Requirement ▸
Swap "round sticker" for "circular decal" throughout the listing below, and reproduce every other part of every line unchanged.

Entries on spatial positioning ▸
══════════
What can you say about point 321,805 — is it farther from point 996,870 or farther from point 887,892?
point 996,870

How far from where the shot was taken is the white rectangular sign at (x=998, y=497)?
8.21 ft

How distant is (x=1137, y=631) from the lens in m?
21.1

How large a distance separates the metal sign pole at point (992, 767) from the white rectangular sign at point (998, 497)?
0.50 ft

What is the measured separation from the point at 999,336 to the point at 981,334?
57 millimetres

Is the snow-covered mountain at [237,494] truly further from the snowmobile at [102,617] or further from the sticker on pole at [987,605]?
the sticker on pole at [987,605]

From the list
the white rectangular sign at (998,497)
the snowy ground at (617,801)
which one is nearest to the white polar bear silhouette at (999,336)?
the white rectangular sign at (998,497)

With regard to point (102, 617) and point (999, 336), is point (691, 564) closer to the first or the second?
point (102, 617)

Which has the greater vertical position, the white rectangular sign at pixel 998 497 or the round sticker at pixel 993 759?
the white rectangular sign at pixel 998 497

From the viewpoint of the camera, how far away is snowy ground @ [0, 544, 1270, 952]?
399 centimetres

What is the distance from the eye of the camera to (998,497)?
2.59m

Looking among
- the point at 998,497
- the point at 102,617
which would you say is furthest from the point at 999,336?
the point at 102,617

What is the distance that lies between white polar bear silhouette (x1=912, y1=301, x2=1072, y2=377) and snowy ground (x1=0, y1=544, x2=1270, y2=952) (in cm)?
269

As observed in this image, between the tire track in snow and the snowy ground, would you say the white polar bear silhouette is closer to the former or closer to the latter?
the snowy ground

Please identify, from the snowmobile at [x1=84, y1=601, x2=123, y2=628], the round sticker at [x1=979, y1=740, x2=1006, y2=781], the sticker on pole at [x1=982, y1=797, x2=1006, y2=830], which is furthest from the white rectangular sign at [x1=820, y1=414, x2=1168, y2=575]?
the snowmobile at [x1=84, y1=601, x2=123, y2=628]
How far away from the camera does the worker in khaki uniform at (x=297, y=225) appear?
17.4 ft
══════════
Answer ▸
What can you say about point 321,805 — is it farther from point 996,870 or farther from point 887,892?
point 996,870

How far from where the shot was taken is the white rectangular sign at (x=998, y=497)?
8.21 ft

How distant is (x=1137, y=631) from the lens in m?
21.1

How large a distance separates the metal sign pole at point (992, 767) from the white rectangular sign at point (998, 497)?
0.50 ft

What is the measured separation from the point at 999,336 to the point at 981,334?
57 millimetres

Is the snow-covered mountain at [237,494] truly further from the snowmobile at [102,617] or further from the sticker on pole at [987,605]?
the sticker on pole at [987,605]

From the list
the white rectangular sign at (998,497)
the snowy ground at (617,801)
which one is nearest to the white polar bear silhouette at (999,336)?
the white rectangular sign at (998,497)

With regard to point (102, 617) and point (999, 336), is point (691, 564) closer to the first or the second?
point (102, 617)

Which has the greater vertical position, the white rectangular sign at pixel 998 497 or the circular decal at pixel 993 759?
the white rectangular sign at pixel 998 497

From the viewpoint of the camera, how far away is snowy ground @ [0, 544, 1270, 952]?
399 centimetres

What is the distance from the eye of the camera to (998,497)?
2.59m

Looking among
- the point at 998,497
- the point at 102,617
which would you say is furthest from the point at 999,336?
the point at 102,617

What is the distance that lies between white polar bear silhouette (x1=912, y1=301, x2=1072, y2=377) and snowy ground (x1=0, y1=544, x2=1270, y2=952) (in cm)?
269

As observed in this image, between the tire track in snow and the snowy ground, would you say the white polar bear silhouette is closer to the former or closer to the latter?
the snowy ground

Please identify, from the snowmobile at [x1=84, y1=601, x2=123, y2=628], the circular decal at [x1=979, y1=740, x2=1006, y2=781], the sticker on pole at [x1=982, y1=797, x2=1006, y2=830], which is furthest from the white rectangular sign at [x1=820, y1=414, x2=1168, y2=575]?
the snowmobile at [x1=84, y1=601, x2=123, y2=628]
How far away from the camera does the worker in khaki uniform at (x=297, y=225) appear?
17.4 ft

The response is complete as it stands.